Wednesday, September 16, 2009

Aphasia Go Through

40 years is a long time, especially to a hamster. It seems more like it was far away, which it was. Actually, it was long ago and also far away. Damn. I was very thin, very thin. Not so thin as Uncle Don, mind you, but certain broomsticks or rails were obese next to Don. Nevertheless, I was thin. From what I can remember of those days I was also bright, or well read anyway. I remembered what I read, the actual words, sentences... entire phrases. It was fun with Teddy and Don and the rest of the group, going through Pyramis and Thisbe to the delight of all our friends. It was fun. But that was a long time, about 70 pounds, two wives and 3000 miles ago. I'm better now, different anyway. The internet has provided me with a chance to see a slide show again of those sweet young kids and another slide show of some old men, most with beards and some of those sweet young girls who captured my heart so long ago, but they'd dyed their hair graying, maybe to make the old men feel better... why didn't the girls age? Much. Why?

Well the simplest answer is right in front of you: look at what happened to Mike and Rick and Don! Gee Don looked so drawn. Maybe more woodcut than drawn, or graphic novel style, monochrome. The girls sucked them dry. All of 'em. Even the "Saint" had hardly aged a bit and oh, what irony. I've aged too. Not as much as a couple of those poor guys, I try to keep up with the chickens. No, but even from a distance they got me. I can't believe Margaret could be a vamp. But times are hard and strange and ya never know. I never would have thought that Jonoff would end up looking like Don Knotts.
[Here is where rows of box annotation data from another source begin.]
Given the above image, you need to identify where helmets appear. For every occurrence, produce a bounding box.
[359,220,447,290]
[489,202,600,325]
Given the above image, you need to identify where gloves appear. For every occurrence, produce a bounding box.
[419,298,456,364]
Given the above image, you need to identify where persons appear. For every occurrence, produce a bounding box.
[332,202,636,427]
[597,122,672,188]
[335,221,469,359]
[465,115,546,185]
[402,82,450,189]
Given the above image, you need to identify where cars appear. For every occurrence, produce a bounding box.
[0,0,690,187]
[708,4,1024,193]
So it's more complex. I can close my eyes and see them, see how they were moving as Larry snapped the picture, what the air tasted like. And there it is, the problem with the strange, locked in amber women and the strange, withered old men with the eyes and smiles of my old pals. Some of them aren't smiling, some aren't even there. They're missing and I see the gaps in the pictures where they all stand shoulder to shoulder, smiling at the camera. It's rare we see an early shot of Larry, because he was the cameraman, our eyes on our world. Weekend parties would go quiet and the lights go dim when the man with the magic lantern would begin to show what happened last time we had a tourney or a party or a war. Larry was a short man with a quick lense and you looked for your own face, or if you were in love at the time for nice shots of your flame de jour so you could get Larry to sell you an enlargement. For the cost of paper and chemicals. He'd develop them in our bathroom, the bathroom we shared in our apartment. Larry and I had one wing of a two family and Teddy and Cheri the other. Now Teddy isn't waving back as an wizened bagpiper sucking on a churchwarden pipe. Nor Larry, nor others who just seem to have been there yesterday, but it's been 40 years. I've lost them and I didn't realize it because in my mind, I seem to see them so many times a day. They cross my inner sight every time I see a pipe, a camera, a sword or a cheap bottle of red wine.
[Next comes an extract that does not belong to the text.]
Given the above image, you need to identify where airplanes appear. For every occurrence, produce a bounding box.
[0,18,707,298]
The thing is, I don't but rarely see those things without thinking of those empty spots. I worry that the young men and women might someday go away too, in my inner sight. So I drag them out with eyes closed so I might see them again and start a new memory. But each one fades, that's empathy. Or entropy. There is a difference but there's another term that describes it. This. Them. The editor helps me get past those times when a term gets away. I can look up and see what I was writing about, see if that jogs my memory. Empathy is a cleaving of minds, a synchronizing of souls, however briefly. Entropy is the winding down of Everything, the thinning of the Universe. They are not the same, nor are they not connected. There is a sympathy for empathy in entropy. As one goes, so the other shall follow.  But it's a Little off Everywhere, not big chunks, not people suddenly not being there. That would hurt too much. Even a heartless thing like Death doesn't take everything at once. It unwinds the thread of the carpet in your mind a little here and there, like a mouse crawling across the floor a little at a time. So you wind down until it's obvious and then it feels like a big chunk has been taken away. You just were preoccupied, distracted by another one so like yourself you felt an immediate bond, a merging of minds and bodies at times. At times it seems that all we did back then, back there, one bed one pair of bodies and sometimes under the stars, in pools or rivers and canals. I was such a hormone driven kid back then, two wives ago and 3,000 miles. I got better in many ways.

What do you call that? When one day you're riding skateboards everywhere and the next you're using the bus. There's a term for that and it's not entropy. I can't always remember a specific term or word and since I always think in words, when I lose a word I lose a thought and I can't always get back to it right away. I have to write everything down. Sometimes as I am trying to write it down I forget what "it" is called and then of course I lose the next thought and the chain is broken. Aphasia. When a word drops out of your vocabulary.

It's okay, not to worry. I just have to get a nap. It's worse when I'm tired. I'll get better. I'm just going through some tiring times, it's just a phase. Yeah.